▶ [Try it]:
Output every entry exactly as written, skipping any pictures.

▶ [Material supplied]:
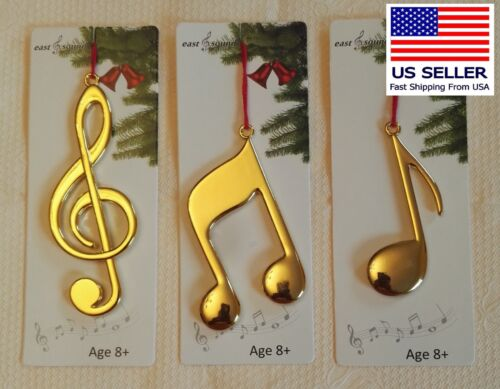 Christmas Ornament,  Music Note group of 3, Solid Metal Gold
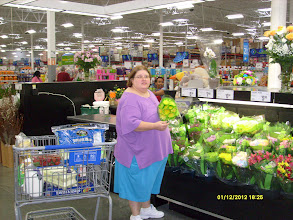 Photo: These are the ones I want!  You can see my cart behind me,  I forgot to take a photo of my cart before I checked out!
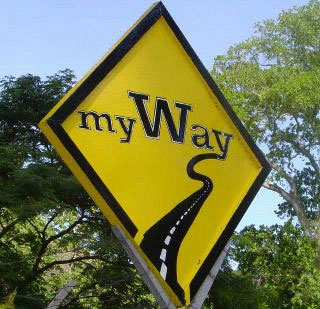 my_way_aviso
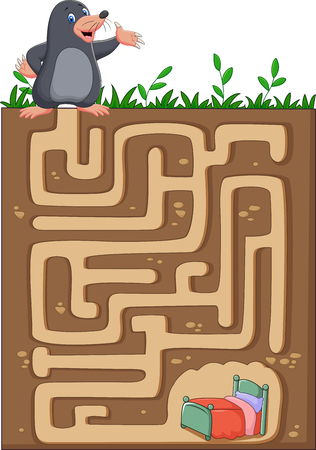 find: Vector illustration of Help mole to find way home in an underground maze.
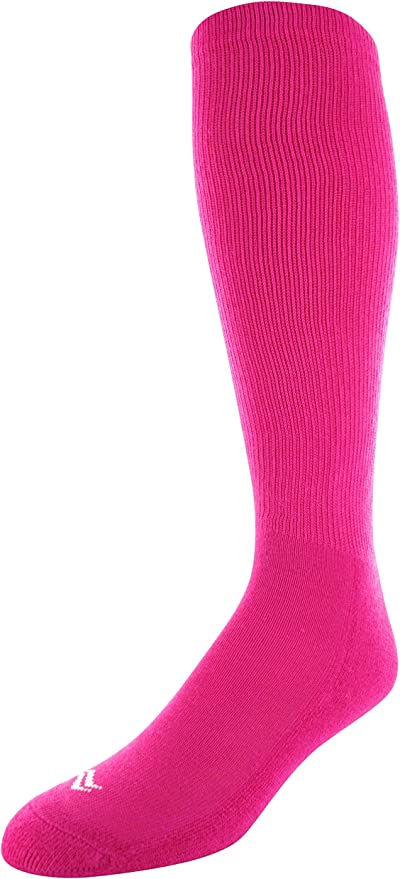 2-Pack Sof Sole RBI Baseball Over the Calf Team Athletic Performance Socks for Men and Youth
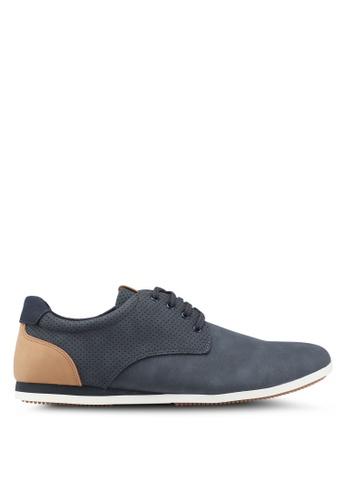 ALDO navy Ibareni Sneakers 2675FSH2199F31GS_1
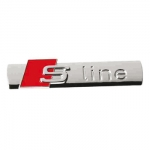 BADGE - AUDI S-LINE SPORT GRILL EMBLEM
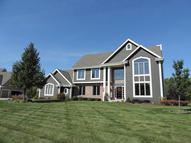 N36w22670 Long Valley Rd Pewaukee WI, 53072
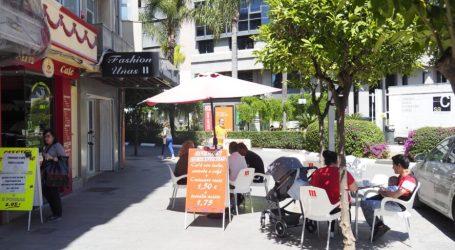 Torrent apoya a la hostelería mediante nuevas medidas en sus terrazas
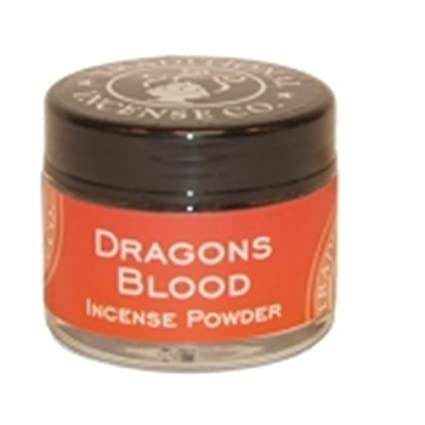 Dragon's Blood Ritual Incense Powder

▶ [Solution below]:
 Christmas Ornament,  Music Note group of 3, Solid Metal Gold
 Photo: These are the ones I want!  You can see my cart behind me,  I forgot to take a photo of my cart before I checked out!
 my_way_aviso
 find: Vector illustration of Help mole to find way home in an underground maze.
 2-Pack Sof Sole RBI Baseball Over the Calf Team Athletic Performance Socks for Men and Youth
 ALDO navy Ibareni Sneakers 2675FSH2199F31GS_1
 BADGE - AUDI S-LINE SPORT GRILL EMBLEM
 N36w22670 Long Valley Rd Pewaukee WI, 53072
 Torrent apoya a la hostelería mediante nuevas medidas en sus terrazas
 Dragon's Blood Ritual Incense Powder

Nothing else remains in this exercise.